While standing in line one day, waiting to order my morning caffeine fix, I overheard a couple of older gentlemen talking. The price of gas had just taken another ridiculous hike and the two were loudly lamenting that fact, along with the sorry state of the New Brunswick economy in general.
Basically, they agreed, the province was going to hell in a hand basket.
Things were getting to the point, they said, where a person couldn’t even afford to drive to work anymore, if in fact one were lucky enough to have a job to drive to.
No wonder the kids were heading to Alberta in droves, they said. How else would they be able to afford to live, never mind pay back the mind boggling amount of money they all now owed for their educations.
Soon, they predicted, there wouldn’t be anyone left but a bunch of drooling old folk.
Sound familiar? No doubt it does, if you’ve spent any amount of time since 2008 anywhere in New Brunswick.
But here’s the surprising thing about that particular conversation – it took place in 1976 and the two “older gentlemen” were about the same age as I am now.
Now, before you get the idea that I am fed up because the province is still in the same shape it was more than 40 years ago, read on. That is not the point I am trying to make at all.

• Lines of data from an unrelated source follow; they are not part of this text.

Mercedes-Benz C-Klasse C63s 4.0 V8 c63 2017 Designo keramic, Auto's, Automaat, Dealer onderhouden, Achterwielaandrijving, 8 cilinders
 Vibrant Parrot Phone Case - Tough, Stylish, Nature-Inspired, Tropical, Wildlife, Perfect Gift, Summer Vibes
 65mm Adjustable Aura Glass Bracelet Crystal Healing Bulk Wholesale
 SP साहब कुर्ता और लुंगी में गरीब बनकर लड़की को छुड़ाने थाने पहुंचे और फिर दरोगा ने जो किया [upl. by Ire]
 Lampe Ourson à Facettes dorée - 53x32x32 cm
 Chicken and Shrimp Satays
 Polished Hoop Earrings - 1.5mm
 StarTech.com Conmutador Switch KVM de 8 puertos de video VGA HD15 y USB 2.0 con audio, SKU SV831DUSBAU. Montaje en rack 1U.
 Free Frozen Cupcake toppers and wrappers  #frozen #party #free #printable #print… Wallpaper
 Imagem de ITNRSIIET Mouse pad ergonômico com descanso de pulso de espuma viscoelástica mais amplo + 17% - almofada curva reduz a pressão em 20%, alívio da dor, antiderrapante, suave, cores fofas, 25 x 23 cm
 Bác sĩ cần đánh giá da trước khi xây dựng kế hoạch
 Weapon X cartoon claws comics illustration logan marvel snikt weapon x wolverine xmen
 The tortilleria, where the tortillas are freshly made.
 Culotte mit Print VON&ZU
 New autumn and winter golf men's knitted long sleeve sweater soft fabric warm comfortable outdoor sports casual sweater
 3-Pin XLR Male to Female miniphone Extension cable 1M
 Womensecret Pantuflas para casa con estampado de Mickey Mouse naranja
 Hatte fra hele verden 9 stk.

Yes, it is true that since that mid 1970s recession, there were at least two more severe recessions, both well before the new millennium. And, yes, the unemployment rate did actually peak at one point, according to Stats Canada, at a whopping 14 per cent in 1986.
But those hard economic times were felt across the entire country, albeit by relative and varying degrees, and even at one point significantly affected our almighty Canadian mecca of money – Alberta.
Granted, in New Brunswick, the 1970s certainly weren’t the best of times, especially given the fact that I was one of those “kids” then, as many are now, who faced the excruciating choice of either leaving my home and extended family or toughing out what I was constantly being told would be the bleakest of futures here in the Maritimes.
My husband and I chose to stay and I have no intention of launching into a litany of how hard things were when I was young, because the truth of it is, it could have been a whole lot worse, and the lesson I have ultimately learned is not that things are never going to change but that young people can and will make it here in the Maritimes if they really want to.
They’ll do what they need to do to make ends meet, same as we did, same as the generation before us did, and here’s the kicker – the same as they would have to do anywhere else in this country.
And, as it turns out, that whole process will certainly make them stronger, perhaps wiser and, in the end, they may come to know what’s truly important in life and what truly is not.
Jackie Muise is a fourth-year journalism student.